As introduced above, there are two terms for optimization which are BCE and KLD in the loss function defined above. Actually the bernoulli distribution might be a little inappropriate here because the inputs in MNIST daataset are not binary. However, since most values in the input are 0 or 1, we still think of them as approximately binary.
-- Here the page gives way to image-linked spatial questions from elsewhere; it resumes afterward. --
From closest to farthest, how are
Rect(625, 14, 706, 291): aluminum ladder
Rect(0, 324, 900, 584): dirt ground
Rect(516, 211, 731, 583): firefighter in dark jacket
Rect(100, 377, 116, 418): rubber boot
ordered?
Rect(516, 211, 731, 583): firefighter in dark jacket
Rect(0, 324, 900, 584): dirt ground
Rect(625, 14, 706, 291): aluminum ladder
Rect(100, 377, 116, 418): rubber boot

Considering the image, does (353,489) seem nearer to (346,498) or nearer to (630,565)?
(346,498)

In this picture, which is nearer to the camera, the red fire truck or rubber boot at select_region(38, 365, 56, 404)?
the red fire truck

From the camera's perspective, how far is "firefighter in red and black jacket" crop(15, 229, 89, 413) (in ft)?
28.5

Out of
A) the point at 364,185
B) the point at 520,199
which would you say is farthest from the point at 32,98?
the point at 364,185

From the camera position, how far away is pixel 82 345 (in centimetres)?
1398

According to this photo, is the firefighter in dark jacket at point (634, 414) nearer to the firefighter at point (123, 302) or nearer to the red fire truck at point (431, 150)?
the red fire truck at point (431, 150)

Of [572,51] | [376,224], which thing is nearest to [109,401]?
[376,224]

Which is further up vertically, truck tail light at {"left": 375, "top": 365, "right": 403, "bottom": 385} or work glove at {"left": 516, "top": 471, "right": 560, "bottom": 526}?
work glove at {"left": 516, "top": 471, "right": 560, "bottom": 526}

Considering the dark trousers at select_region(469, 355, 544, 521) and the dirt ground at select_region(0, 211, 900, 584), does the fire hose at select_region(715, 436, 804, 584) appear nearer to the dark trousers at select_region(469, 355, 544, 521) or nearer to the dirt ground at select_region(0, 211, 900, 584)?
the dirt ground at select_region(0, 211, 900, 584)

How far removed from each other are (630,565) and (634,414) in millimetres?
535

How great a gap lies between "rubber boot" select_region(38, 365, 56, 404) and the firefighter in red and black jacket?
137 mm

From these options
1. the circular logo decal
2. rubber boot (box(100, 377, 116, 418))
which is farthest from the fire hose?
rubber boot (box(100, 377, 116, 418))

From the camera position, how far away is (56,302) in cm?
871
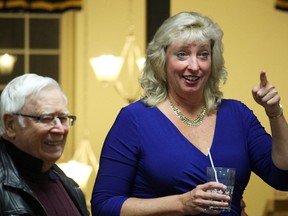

Then the binary cross entropy between the inputs and the reconstructed bernoulli probability $y$ is indeed the first term in equation $4$. 

$$ 
\begin{align}
logp(x|z) &= log(x^y(1-x)^{1-y})  \\
&= ylog(x) + (1-y)log(1-x) \\
\end{align}
$$

Then let's look into the second term in equation $4$ which is the KL divergence between $q(z|x)$ and $p(z)$. Since both of them are Gaussian distributions, we assume $q \sim \mathcal{N}(\mu_1, \sigma_1)$ and $p \sim \mathcal{N}(\mu_2,\sigma_2)$. Then it could be written as (The derivation between two gaussian distributions are inducted later, here we just show the conclusion):
$$
\begin{align}D_{KL}(q_\phi(z|x)\|p(z)) & = -\frac{1}{2} + log(\frac{\sigma_2}{\sigma_1}) + \frac{\sigma_1^2 + (\mu_1-\mu_2)^2}{2\sigma_2^2}  \\&= -\frac{1}{2}(1 + log\sigma_1 - \sigma_1^2-\mu_1^2) \qquad where \ \mu_2 = 0, \sigma_2 = 1
\end{align}
$$

Then, we can see that they match exactly with BCE and KLD in the loss function. The derivation for KL divergence between two gaussian distributions is shown below. You may skip it if you just want to know the basic idea of VAE. 

$$
p \sim \mathcal{N}(\mu_1, \sigma_1), q \sim \mathcal{N}(\mu_2, \sigma_2) \\\begin{align}D_{KL}(p\|q) & = -\int p(x)log(q(x))dx + \int p(x) log(p(x))dx  \\&= -\int p(x) log\frac{1}{(2\pi\sigma_2^2)^{1/2}}e^{-\frac{(x-\mu_2)^2}{2\sigma_2^2}}dx + \int p(x)log\frac{1}{(2\pi\sigma_1^2)^{1/2}}e^{-\frac{(x-\mu_1)^2}{2\sigma_1^2}}dx  \\&= \frac{1}{2}log(2\pi\sigma_2^2) + \int p(x)\frac{(x-\mu_2)^2}{2\sigma_2^2}dx - \frac{1}{2} log(2\pi\sigma_1^2) -\int p(x)\frac{(x-\mu_1)^2}{2\sigma_1^2}dx \\&= log\frac{\sigma_2}{\sigma_1} + \frac{1}{2\sigma_2^2} \big[\int p(x)x^2dx - \int p(x)2x\mu_2dx + \int p(x)\mu_2^2dx \big] - \frac{1}{2}  \\&= log\frac{\sigma_2}{\sigma_1}  + \frac{\sigma_1^2 + \mu_1^2 -2\mu_1\mu_2 + \mu_2^2}{2\sigma_2^2} - \frac{1}{2}
\end{align}
$$


In [None]:
# Then we create the model and optimizer
model = VAE().to(device)
optimizer = optim.Adam(model.parameters(), lr=1e-3)

In [None]:
# Define train and test function
def train(epoch):
    model.train()
    train_loss = 0
    for batch_idx, (data, _) in enumerate(train_loader):
        data = data.to(device)
        optimizer.zero_grad()
        recon_batch, mu, logvar = model(data)
        loss = loss_function(recon_batch, data, mu, logvar)
        loss.backward()
        train_loss += loss.item()
        optimizer.step()

    print('====> Epoch: {} Average loss: {:.4f}'.format(
          epoch, train_loss / len(train_loader.dataset)))


def test(epoch):
    model.eval()
    test_loss = 0
    with torch.no_grad():
        for i, (data, _) in enumerate(test_loader):
            data = data.to(device)
            recon_batch, mu, logvar = model(data)
            test_loss += loss_function(recon_batch, data, mu, logvar).item()
            if i == 0:
                n = min(data.size(0), 8)
                comparison = torch.cat([data[:n],
                                      recon_batch.view(args.batch_size, 1, 28, 28)[:n]])
                save_image(comparison.cpu(),
                         'VAE_result/reconstruction_' + str(epoch) + '.png', nrow=n)

    test_loss /= len(test_loader.dataset)
    print('====> Test set loss: {:.4f}'.format(test_loss))


In [None]:
# Do the trainning and see results
for epoch in range(1, args.epochs + 1):
    train(epoch)
    test(epoch)
    with torch.no_grad():
        sample = torch.randn(64, 20).to(device)
        sample = model.decode(sample).cpu()
        save_image(sample.view(64, 1, 28, 28),
                   'VAE_result/sample_' + str(epoch) + '.png')


Then we can see the reconstruction and sampling results in VAE_result directory!